Source: former colleague is an international competition level archer - the sheer amount of core strength and coordination and balance you need to be a good archer is wild

[–] [email protected] 2 points 15 hours ago (1 children)

Bows are not "incredibly hard to use". There's a reason 8 year old cub scouts get to shoot them and manage to hit a target. Weaker draw bows, obviously.

However, for an adult man a 40 pound draw on a compound bow is pretty easy. That's also the bottom end of draw strength for hunting. In fact, most teens could pull it back. Typical is about a 60 pound draw.

Now aiming takes a bit of practice with a bow or a gun or a rifle. Also, if you're using a compound bow or a traditional bow.

All of them are not too difficult to learn, but accuracy wise you can learn to be accurate with guns and rifles faster than with bows. Bullets have a much flatter trajectory than slower moving arrows, so if you aim at something you think is 30 yards away, but it's really just ten yards further out with a bow, you'll miss. A bullet has almost no change in trajectory over such a small change of distance. Rifles also seem more intuitive to aim.

[–] [email protected] 1 points 5 hours ago (1 children)

As a former 8 year old Cub Scout, bows are incredibly hard to use. I was an excellent marksman with a rifle.

[–] [email protected] 1 points 3 hours ago

I never had much trouble with it. No harder than a slingshot.

[–] [email protected] 1 points 16 hours ago (2 children)

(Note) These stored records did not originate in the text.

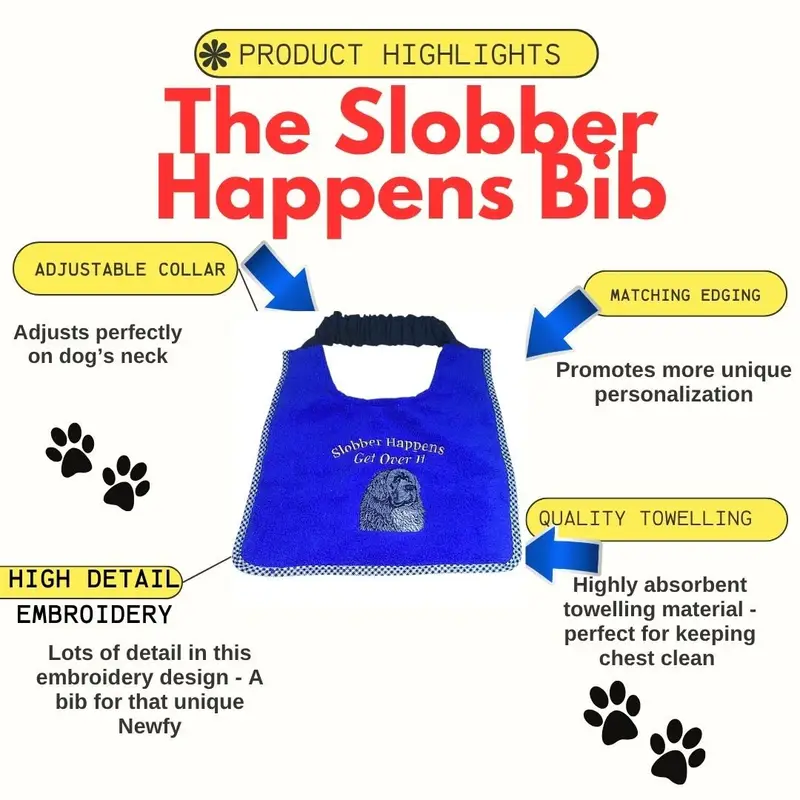 Luxury Newfoundland Dog Bib: slobber happens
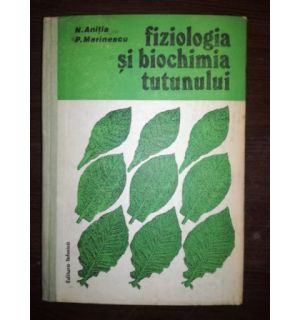 Fiziologia si biochimia tutunului- N. Anitia, P. Marinescu
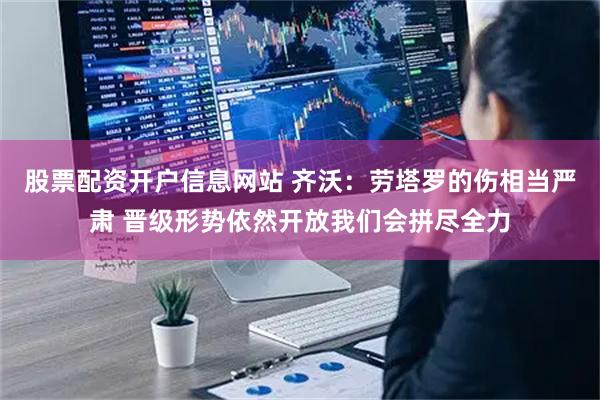 股票配资开户信息网站 齐沃：劳塔罗的伤相当严肃 晋级形势依然开放我们会拼尽全力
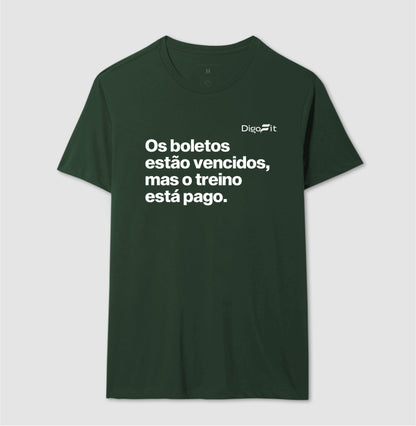 CAMISETA ACADEMIA OS BOLETOS ESTÃO VENCIDOS MAS O TREINO ESTÁ PAGO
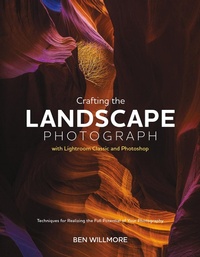 Abbildung von: Crafting the Landscape Photograph with Lightroom Classic and Photoshop - Rocky Nook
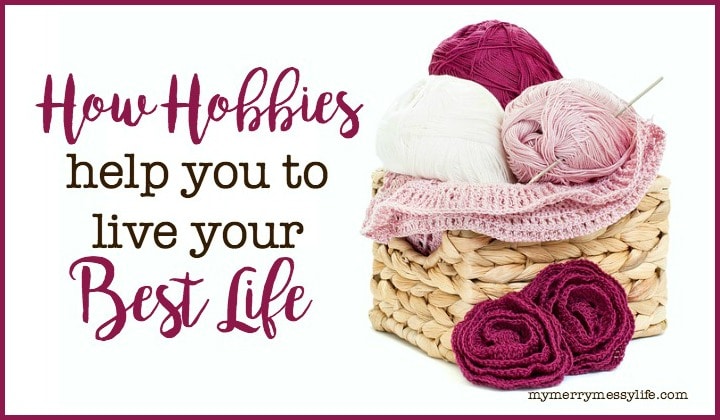 How Hobbies Help You to Live Your Best Life 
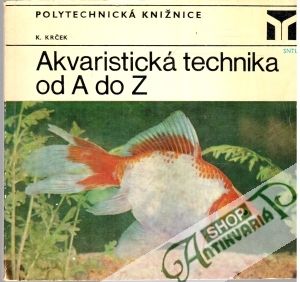 Akvaristická technika od A do Z - Krček Karel
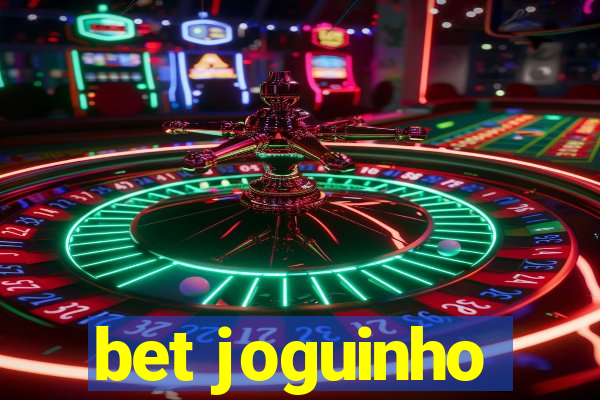 bet joguinho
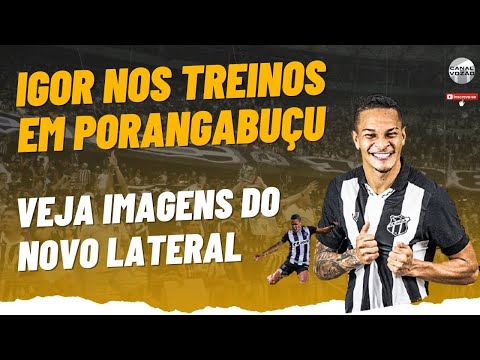 Lateral-direito Igor Já Treina em  Porangabuçu | Canal do Vozão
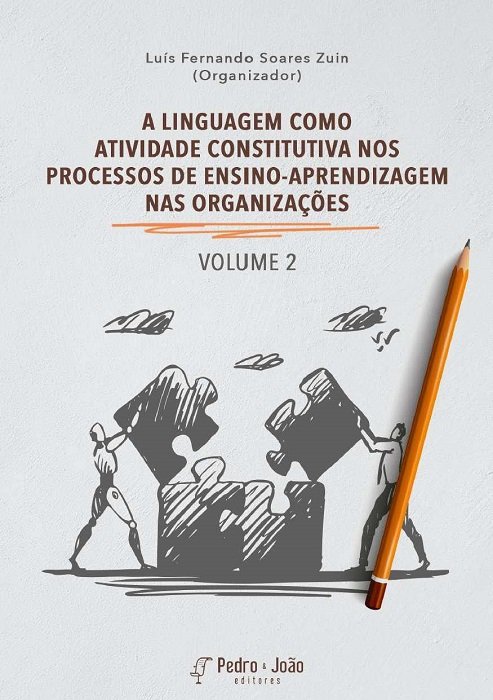 A linguagem como atividade constitutiva nos processos de ensino-aprendizagem nas organizações. Volume 2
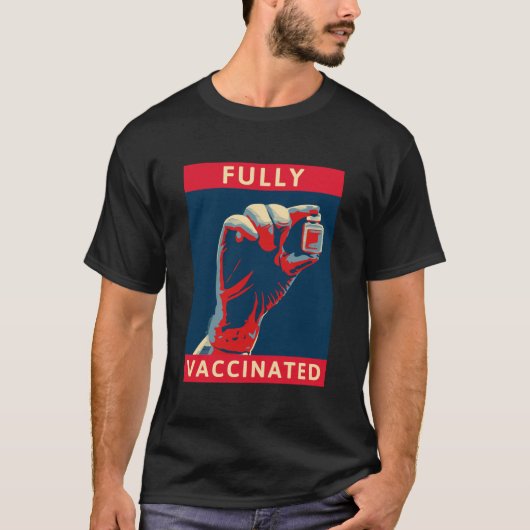 T-shirt Entièrement vacciné (Devant)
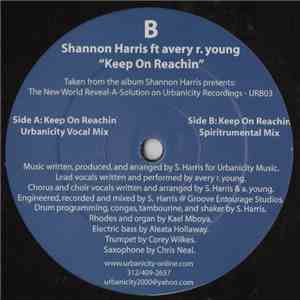 Shannon Harris ft  Avery R. Young - Keep On  Reachin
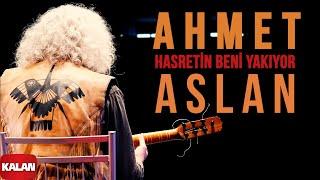 Ahmet Aslan - Hasretin Beni Yakıyor I Live ©2024 Kalan Müzik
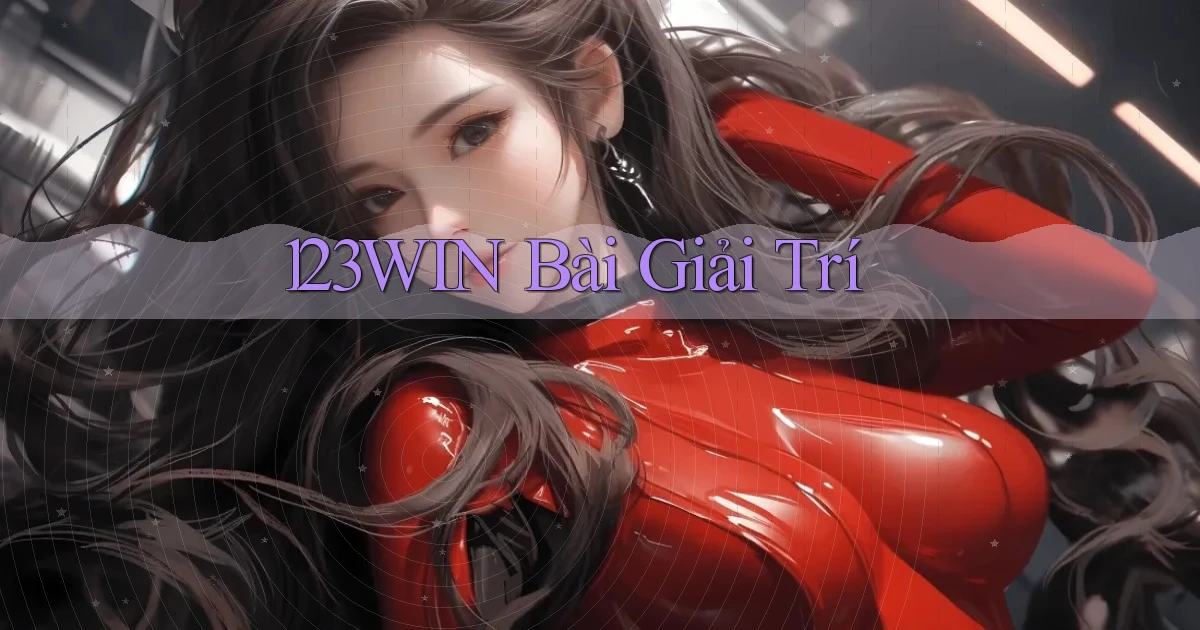 123win bài giải trí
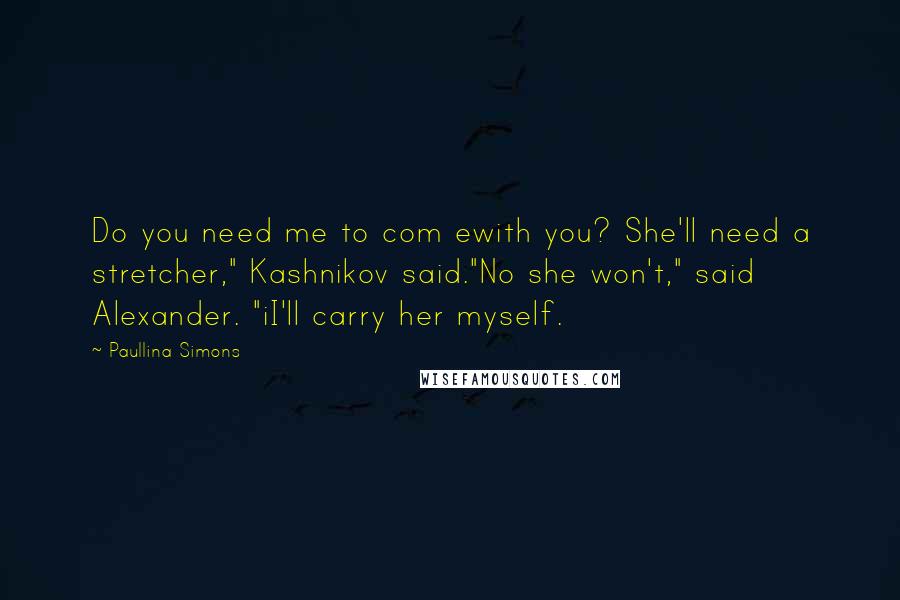 Paullina Simons Quotes: Do you need me to com ewith you? She'll need a stretcher," Kashnikov said."No she won't," said Alexander. "iI'll carry her myself.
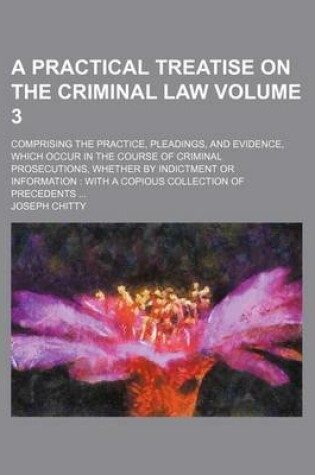 Cover of A Practical Treatise on the Criminal Law Volume 3; Comprising the Practice, Pleadings, and Evidence, Which Occur in the Course of Criminal Prosecutions, Whether by Indictment or Information with a Copious Collection of Precedents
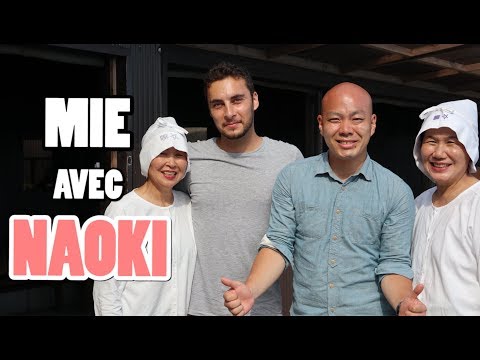 MIE et NAGOYA avec Naoki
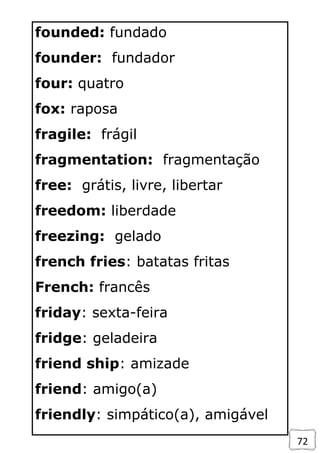 72
founded: fundado
founder: fundador
four: quatro
fox: raposa
fragile: frágil
fragmentation: fragmentação
free: grátis, livre, libertar
freedom: liberdade
freezing: gelado
french fries: batatas fritas
French: francês
friday: sexta-feira
fridge: geladeira
friend ship: amizade
friend: amigo(a)
friendly: simpático(a), amigável
 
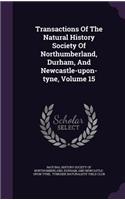 Transactions of the Natural History Society of Northumberland, Durham, and Newcastle-Upon-Tyne, Volume 15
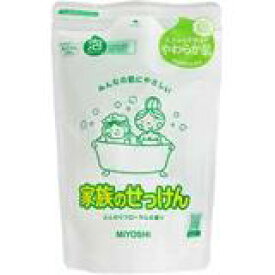 【11日1:59まで！店内10％OFF商品多数！】ミヨシ石鹸 ミヨシ 家族のせっけん 泡ボディソープ 詰替用 ふんわりフローラルの香り 550ml 4537130102190 ※パッケージ変更の場合あり｜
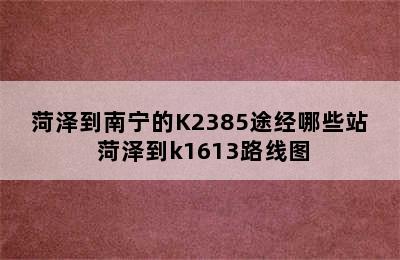 菏泽到南宁的K2385途经哪些站 菏泽到k1613路线图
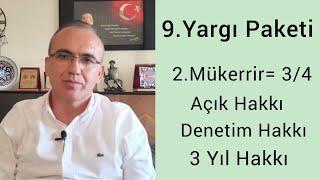 9.Yargı Paketi 2. Tekerrür 44 Taslağı. Açık 3 yıl hakkı koşullu ve denetim var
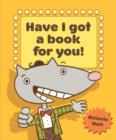 Image for Have I Got a Book for You!
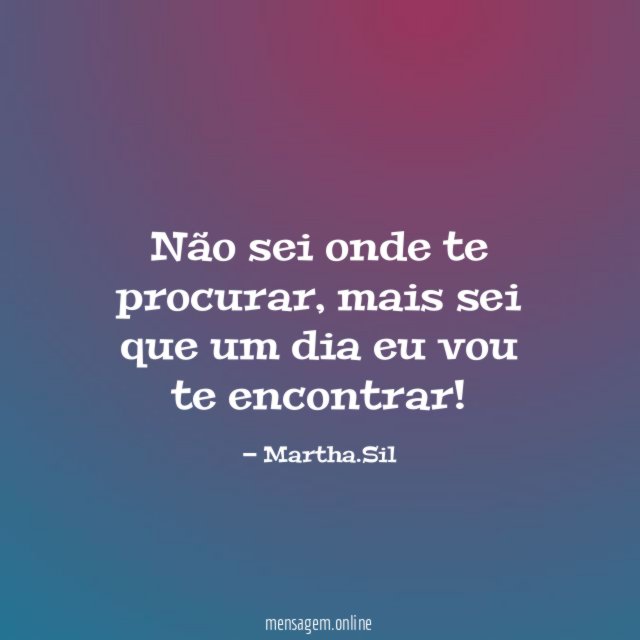 Não sei onde te procurar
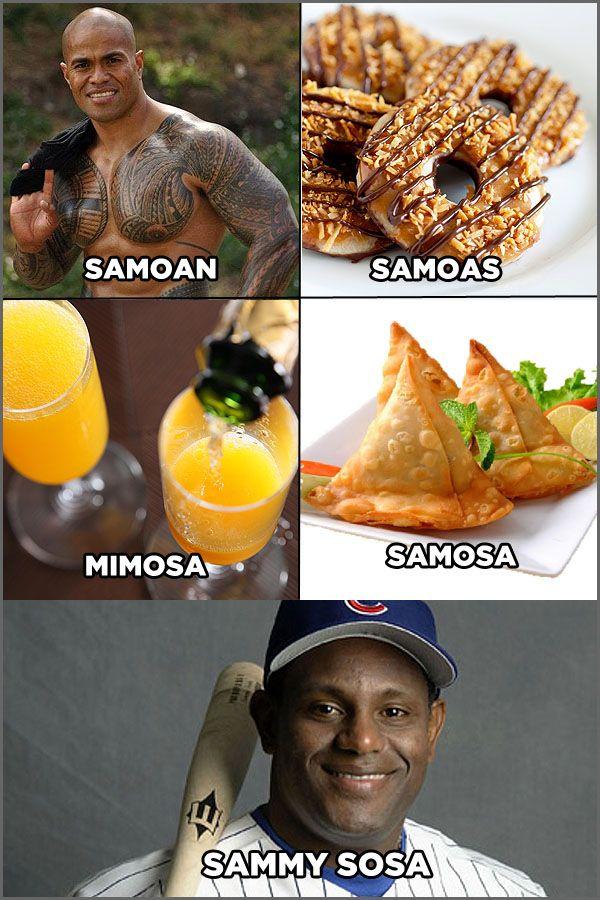 samoas meme - Samoan Samoas Mimosa Samosa Sammy Sosa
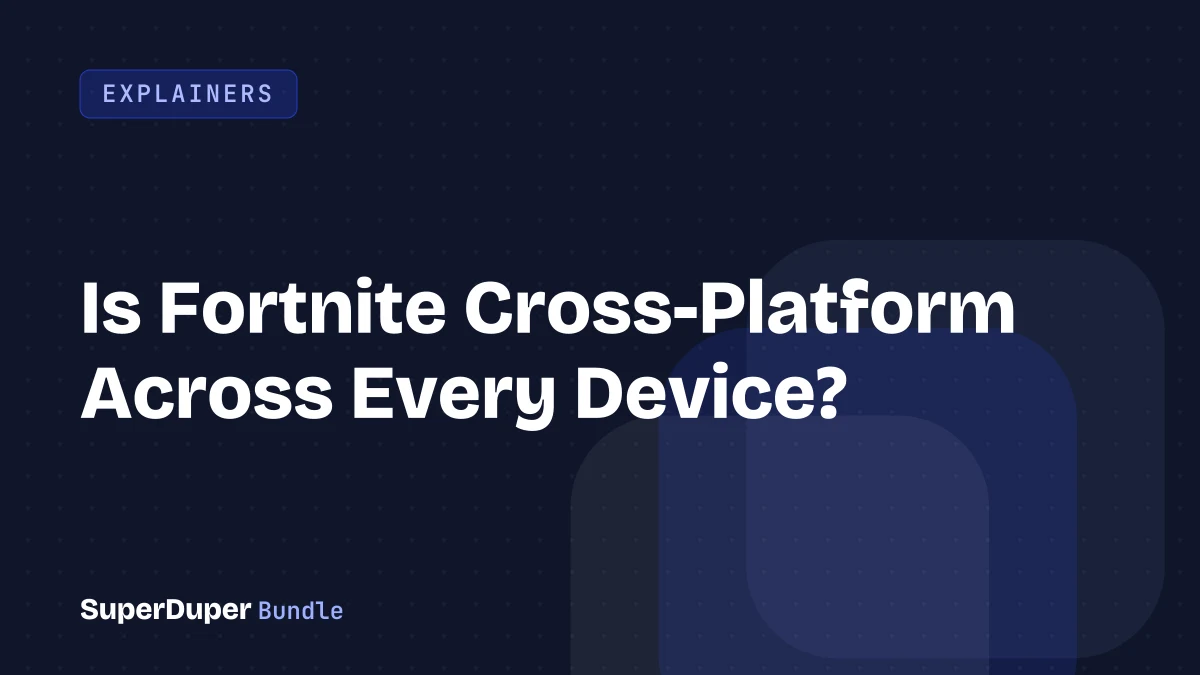 Is Fortnite Cross-Platform Across Every Device?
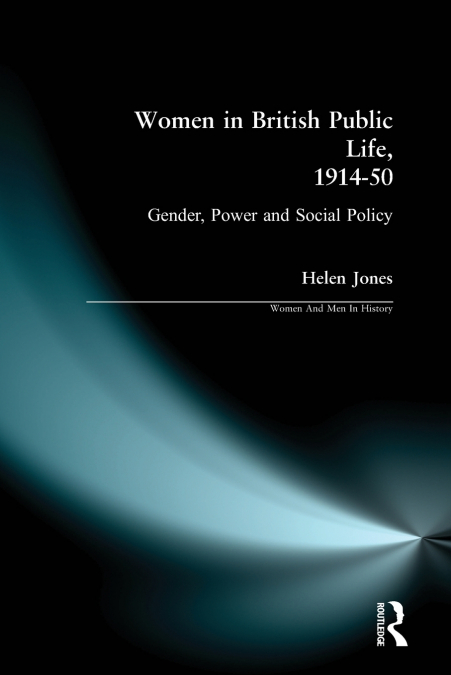 WOMEN IN BRITISH PUBLIC LIFE, 1914 - 50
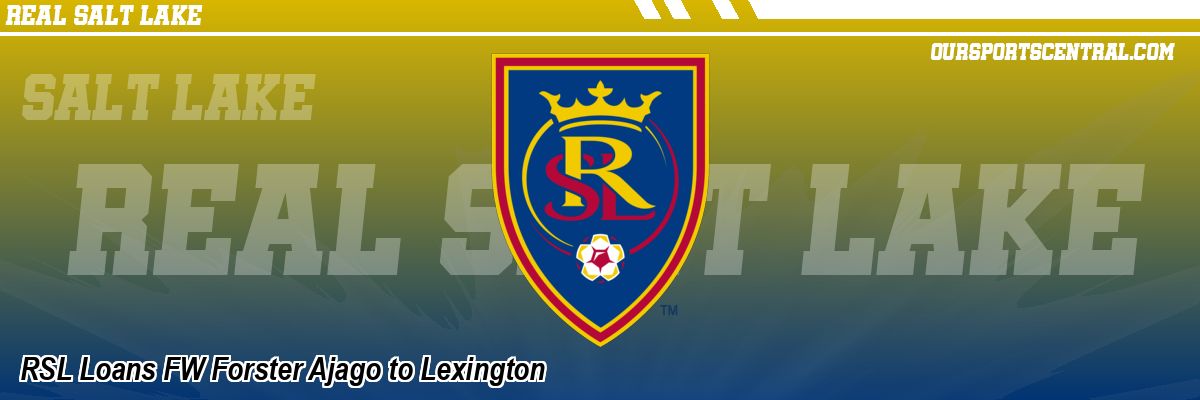RSL Loans FW Forster Ajago to Lexington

They don't always need to do a full draw for every shot though, especially at shorter ranges. E. G. In this video by Lars Anderson he does some very quick short range shots and doesn't look like he does a full draw for them: https://youtu.be/BEG-ly9tQGk

That said, firing a gun still seems like it would take way less skill and training, except maybe something with a lot of kick like an AWP and deagle? 😅

[–] [email protected] 8 points 15 hours ago

Low draw means low power and penetration. For speed shooting or distracting/stunning a target, that would be helpful, but you're not gonna kill someone unless it's a very lucky shot. There's a reason war bows were such high draw weight, and it wasn't for piercing plate. More power means more energy retained over distance and more energy delivered to the target. If you're needing to speed shoot in close quarters in a self defense scenario, you're probably better off using the bow as a club or stabbing them with an arrow directly. Archers usually carried other weapons for that reason.

[–] [email protected] 2 points 13 hours ago* (last edited 13 hours ago)

Looool. Lars Anderson is such a meme joke with my archery friends cause he’s clearly drawing incredibly light draws at super close range. It’s like the equivalent of being showy with a rubber band slingshot. I’m sure a darts player can hit the same targets.

Full disclaimer, I haven’t shot a real gun, just an air pistol and it did feel more intuitive and a little easier to get more accurate shots in comparison to all the tiny, preflight checks I need when I’ve drawn a compound bow.

There’s also the point of needing to draw actual weight (40lbs+ is ideal for hitting targets 60-70 yards away) for effective shots that would make archery more tedious to get into if someone’s not very physically active.

I’m sure both hobbies have their tedium, it’s just a matter of what one finds more interesting to master.